Dads are not always known for making their feelings apparent, for honing in on their emotional sensitivity, or for their verbal use of the phrase, "I love you." It took the event of me moving 354.8 miles away to realize the different ways that my dad used to say he "loved me" while I was growing up. You always know how your parents feel about you, but you rarely stop to think about exactly how you know. Sure, both of my parents said "I love you" to myself, to my siblings, and to each other, but the depth of that love isn't measured by the frequency of that particular phrase, but by the actions that surround it. Since I've grown up and out of the house, I've come to realize the monumental impact that these "little things" my dad did for me have come to shape me into the person I am today.


1. He was willing to let you steal the show from the get-go.

You will encounter a very small number of individuals who will ever willingly let you steal the spotlight from them. The day you were born, you likely stole the spotlight from your parents in regard to being your grandparents' pride and joy. Let's face it, by the time their grandkids are born, they're super tired of our parents anyway. We were born as the brand new, deluxe, 2.0 versions of our parents, so naturally, our grandparents put us up on the pedestal that is rightfully ours. Our dads so willingly gave up their #1 position because we were born to steal the show. You will never find another man that will so selflessly give you the spotlight and never complain about it.

§ **Exercise requirements**:
Please write the next part of the piece about the ways a dad shows love, starting after its last sentence. The material after this point comes from a different source.

§ **Data entries**:
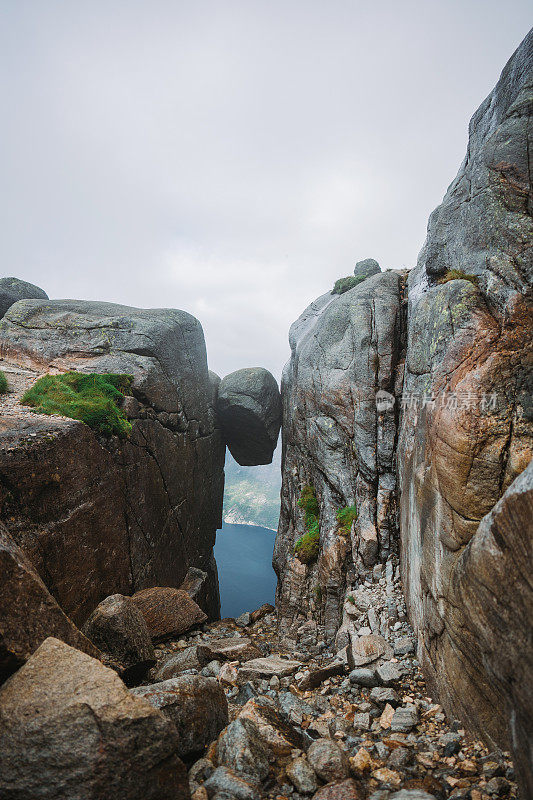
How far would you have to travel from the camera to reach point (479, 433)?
6.34 meters

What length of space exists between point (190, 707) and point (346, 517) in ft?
32.4

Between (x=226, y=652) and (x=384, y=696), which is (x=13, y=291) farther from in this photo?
(x=384, y=696)

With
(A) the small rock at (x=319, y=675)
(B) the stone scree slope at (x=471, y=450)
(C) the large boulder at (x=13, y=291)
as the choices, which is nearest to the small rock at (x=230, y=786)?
(B) the stone scree slope at (x=471, y=450)

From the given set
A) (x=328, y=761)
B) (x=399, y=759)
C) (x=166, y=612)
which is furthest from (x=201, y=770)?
(x=166, y=612)

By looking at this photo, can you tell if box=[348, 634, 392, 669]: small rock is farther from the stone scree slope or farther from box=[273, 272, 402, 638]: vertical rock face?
box=[273, 272, 402, 638]: vertical rock face

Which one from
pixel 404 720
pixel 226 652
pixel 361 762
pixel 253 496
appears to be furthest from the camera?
pixel 253 496

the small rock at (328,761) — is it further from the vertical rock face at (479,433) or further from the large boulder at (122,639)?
the large boulder at (122,639)

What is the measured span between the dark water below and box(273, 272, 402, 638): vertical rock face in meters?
26.2

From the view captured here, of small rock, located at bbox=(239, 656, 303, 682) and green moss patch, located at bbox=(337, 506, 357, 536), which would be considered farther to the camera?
green moss patch, located at bbox=(337, 506, 357, 536)

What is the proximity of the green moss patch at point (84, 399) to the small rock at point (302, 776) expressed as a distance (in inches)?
398

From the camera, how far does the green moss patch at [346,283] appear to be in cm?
1942

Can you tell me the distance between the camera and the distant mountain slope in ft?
315

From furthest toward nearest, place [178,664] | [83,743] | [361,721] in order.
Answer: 1. [178,664]
2. [361,721]
3. [83,743]

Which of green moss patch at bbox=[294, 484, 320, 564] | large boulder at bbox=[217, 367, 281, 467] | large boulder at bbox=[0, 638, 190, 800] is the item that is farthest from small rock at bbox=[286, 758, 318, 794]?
large boulder at bbox=[217, 367, 281, 467]
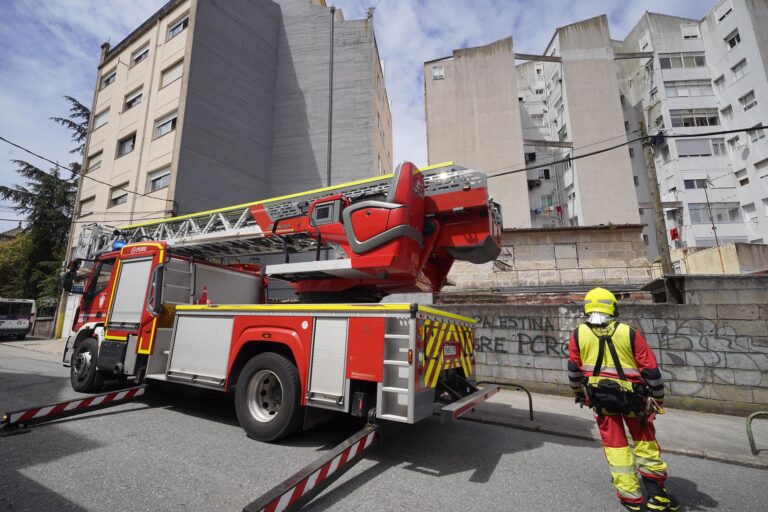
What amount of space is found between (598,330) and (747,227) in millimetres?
40850

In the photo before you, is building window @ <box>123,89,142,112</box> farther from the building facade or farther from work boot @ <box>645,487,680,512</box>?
work boot @ <box>645,487,680,512</box>

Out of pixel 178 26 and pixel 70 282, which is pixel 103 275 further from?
pixel 178 26

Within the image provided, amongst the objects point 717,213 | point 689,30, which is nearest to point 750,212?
point 717,213

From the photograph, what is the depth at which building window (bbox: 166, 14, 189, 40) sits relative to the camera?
20.0m

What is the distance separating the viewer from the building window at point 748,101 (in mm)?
31609

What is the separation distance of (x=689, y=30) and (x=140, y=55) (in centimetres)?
4919

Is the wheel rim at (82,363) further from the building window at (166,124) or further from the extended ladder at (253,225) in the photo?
the building window at (166,124)

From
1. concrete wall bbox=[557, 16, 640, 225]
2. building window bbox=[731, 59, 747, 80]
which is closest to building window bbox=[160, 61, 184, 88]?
concrete wall bbox=[557, 16, 640, 225]

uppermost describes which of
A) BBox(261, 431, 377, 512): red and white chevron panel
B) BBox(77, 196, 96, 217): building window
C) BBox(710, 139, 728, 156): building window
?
BBox(710, 139, 728, 156): building window

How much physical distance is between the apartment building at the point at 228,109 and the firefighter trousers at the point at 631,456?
18.2 metres

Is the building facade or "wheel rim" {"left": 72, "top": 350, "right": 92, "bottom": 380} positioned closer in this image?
"wheel rim" {"left": 72, "top": 350, "right": 92, "bottom": 380}

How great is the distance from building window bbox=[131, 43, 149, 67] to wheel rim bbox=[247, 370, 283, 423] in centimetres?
2538

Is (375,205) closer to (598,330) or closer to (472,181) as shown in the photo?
(472,181)

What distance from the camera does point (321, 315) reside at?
407 centimetres
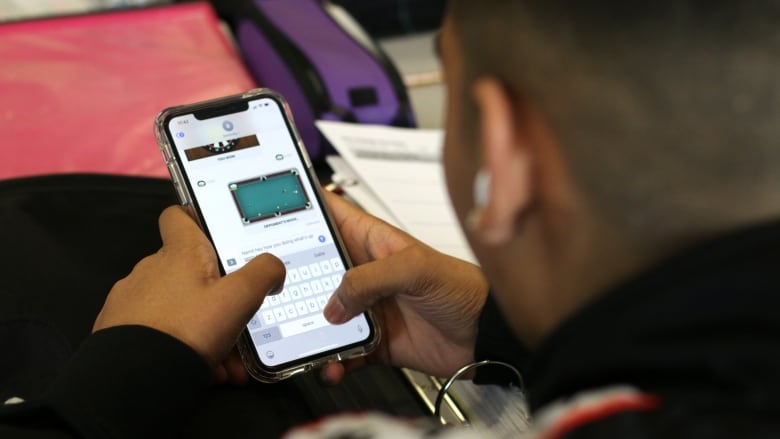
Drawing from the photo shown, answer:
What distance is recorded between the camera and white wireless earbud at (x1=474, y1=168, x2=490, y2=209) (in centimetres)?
38

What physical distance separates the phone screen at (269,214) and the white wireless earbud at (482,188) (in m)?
0.24

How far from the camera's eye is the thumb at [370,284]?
569 millimetres

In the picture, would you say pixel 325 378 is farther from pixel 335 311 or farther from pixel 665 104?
pixel 665 104

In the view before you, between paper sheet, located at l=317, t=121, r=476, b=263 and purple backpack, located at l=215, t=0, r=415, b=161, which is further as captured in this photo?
purple backpack, located at l=215, t=0, r=415, b=161

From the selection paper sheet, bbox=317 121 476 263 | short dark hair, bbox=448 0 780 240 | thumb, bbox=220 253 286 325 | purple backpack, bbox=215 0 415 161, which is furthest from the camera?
purple backpack, bbox=215 0 415 161

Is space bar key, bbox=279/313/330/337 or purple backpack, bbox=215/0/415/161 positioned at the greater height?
purple backpack, bbox=215/0/415/161

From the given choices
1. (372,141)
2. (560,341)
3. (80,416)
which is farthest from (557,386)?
(372,141)

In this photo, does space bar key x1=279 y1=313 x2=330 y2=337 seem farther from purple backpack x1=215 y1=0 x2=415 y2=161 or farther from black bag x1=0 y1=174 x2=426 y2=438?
purple backpack x1=215 y1=0 x2=415 y2=161

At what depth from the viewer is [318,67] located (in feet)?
2.95

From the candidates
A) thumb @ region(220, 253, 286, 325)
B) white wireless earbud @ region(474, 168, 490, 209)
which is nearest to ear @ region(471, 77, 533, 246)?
white wireless earbud @ region(474, 168, 490, 209)

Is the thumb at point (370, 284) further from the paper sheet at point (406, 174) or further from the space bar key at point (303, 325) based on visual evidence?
the paper sheet at point (406, 174)

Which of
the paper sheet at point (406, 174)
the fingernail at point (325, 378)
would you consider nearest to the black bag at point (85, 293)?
the fingernail at point (325, 378)

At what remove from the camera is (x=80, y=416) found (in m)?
0.44

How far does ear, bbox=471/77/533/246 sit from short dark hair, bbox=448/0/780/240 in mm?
17
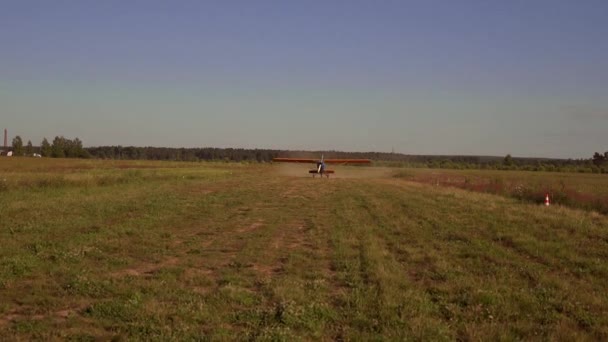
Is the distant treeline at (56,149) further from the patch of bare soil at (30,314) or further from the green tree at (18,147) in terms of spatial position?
the patch of bare soil at (30,314)

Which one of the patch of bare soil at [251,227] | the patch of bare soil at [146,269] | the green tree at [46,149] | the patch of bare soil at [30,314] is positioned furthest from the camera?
the green tree at [46,149]

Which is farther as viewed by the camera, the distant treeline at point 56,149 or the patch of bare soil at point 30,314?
the distant treeline at point 56,149

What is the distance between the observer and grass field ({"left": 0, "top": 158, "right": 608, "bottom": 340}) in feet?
19.9

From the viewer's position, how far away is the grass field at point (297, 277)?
6.06 meters

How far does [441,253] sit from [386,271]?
8.84ft

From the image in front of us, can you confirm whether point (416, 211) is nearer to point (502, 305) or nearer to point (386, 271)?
point (386, 271)

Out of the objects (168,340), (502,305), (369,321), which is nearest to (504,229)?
(502,305)

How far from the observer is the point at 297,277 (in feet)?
28.7

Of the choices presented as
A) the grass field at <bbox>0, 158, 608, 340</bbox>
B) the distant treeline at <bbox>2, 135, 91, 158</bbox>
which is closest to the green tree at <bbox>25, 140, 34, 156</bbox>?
the distant treeline at <bbox>2, 135, 91, 158</bbox>

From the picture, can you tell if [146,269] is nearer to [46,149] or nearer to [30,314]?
[30,314]

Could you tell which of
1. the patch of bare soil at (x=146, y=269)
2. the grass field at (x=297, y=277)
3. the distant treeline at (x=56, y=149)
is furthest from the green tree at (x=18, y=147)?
the patch of bare soil at (x=146, y=269)

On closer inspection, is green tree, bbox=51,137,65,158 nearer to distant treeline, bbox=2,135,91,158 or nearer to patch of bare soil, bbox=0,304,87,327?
distant treeline, bbox=2,135,91,158

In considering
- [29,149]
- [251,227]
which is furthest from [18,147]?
[251,227]

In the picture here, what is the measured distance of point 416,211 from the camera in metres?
20.6
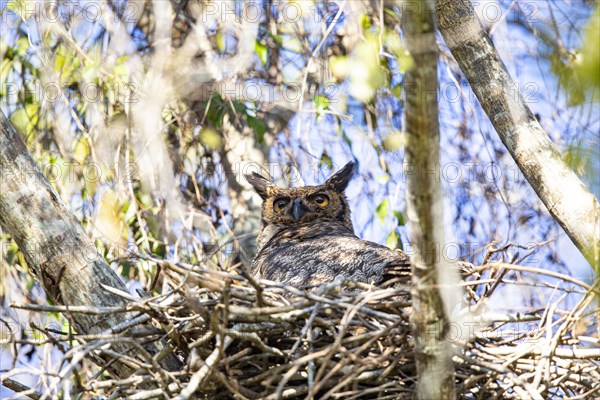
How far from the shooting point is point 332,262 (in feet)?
11.3

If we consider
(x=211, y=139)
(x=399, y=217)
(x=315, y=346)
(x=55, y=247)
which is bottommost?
(x=315, y=346)

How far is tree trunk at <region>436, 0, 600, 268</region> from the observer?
Result: 2910 mm

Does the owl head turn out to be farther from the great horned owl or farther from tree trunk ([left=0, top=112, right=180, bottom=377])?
tree trunk ([left=0, top=112, right=180, bottom=377])

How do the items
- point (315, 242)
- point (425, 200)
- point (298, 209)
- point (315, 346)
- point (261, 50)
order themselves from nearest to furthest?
1. point (425, 200)
2. point (315, 346)
3. point (315, 242)
4. point (298, 209)
5. point (261, 50)

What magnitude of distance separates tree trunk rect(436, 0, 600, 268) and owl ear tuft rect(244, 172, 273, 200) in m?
1.85

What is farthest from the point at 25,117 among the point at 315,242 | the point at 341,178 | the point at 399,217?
the point at 399,217

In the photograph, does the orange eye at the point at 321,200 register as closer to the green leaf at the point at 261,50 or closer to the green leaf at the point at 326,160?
the green leaf at the point at 326,160

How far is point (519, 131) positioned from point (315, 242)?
1208 mm

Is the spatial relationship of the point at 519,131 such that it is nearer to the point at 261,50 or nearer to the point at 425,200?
the point at 425,200

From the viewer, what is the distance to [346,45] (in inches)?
202

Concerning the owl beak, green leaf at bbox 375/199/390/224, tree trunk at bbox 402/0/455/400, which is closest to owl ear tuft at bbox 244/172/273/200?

§ **Task result**:
2. He gave you the best "shot" at life.

If you come from a hunting family you know the rivalry that surrounds each season as they come and go each year. Unselfish, fatherly love is best captured in the moment that your dad lets you take the first shot at the only buck you've seen all season. He's putting the ultimate trust and faith in your shot. He's just crossing his fingers and praying that all those hours at the shooting range have paid off. At this point, it can go either way, and yet, he's letting you take the shot even though his hunting skills far surpass those of your own at age 15.

3. He protected you from the scary things in life.

Whether it be the monster under your bed, college applications, or the rattlesnake slithering around your yard, you can be sure that your dad will be the first one to come to your rescue, because that's his job and he's good at it.

4. He became an animal person because you're an animal person.

I think that most little girls are born with an unexplained love for all things with four legs and fluffy fur. I, for one, was born with an obsession for the four legged friends that don't necessarily fit inside the house to curl up at the foot of your bed at night. Dads generally learn pretty early on that it's wise to just agree with you, do some research, and let you bring home a few just for the sake of your happiness.

5. He taught you to the best of his ability about sports.

Let's face it, little girls come into this world with zero knowledge about sports, so it's their dad's job to educate them in all things NBA, NFL, NHL, MLB, etc.

6. He knew that pre-prom/homecoming/formal festivities were always mandatory.

It's probably pretty safe to say that your dad wasn't the most interested in your up-do, your winged eyeliner, or how much damage your dress did to his wallet. However, you knew he was going to be the first one there with a camera, a few compliments, and a threatening comment or two for your date because that is just what came with the job description when the stork dropped you off on his front porch so many years ago.

7. He made you first mate on his fishing boat before you could even spell, B-O-A-T.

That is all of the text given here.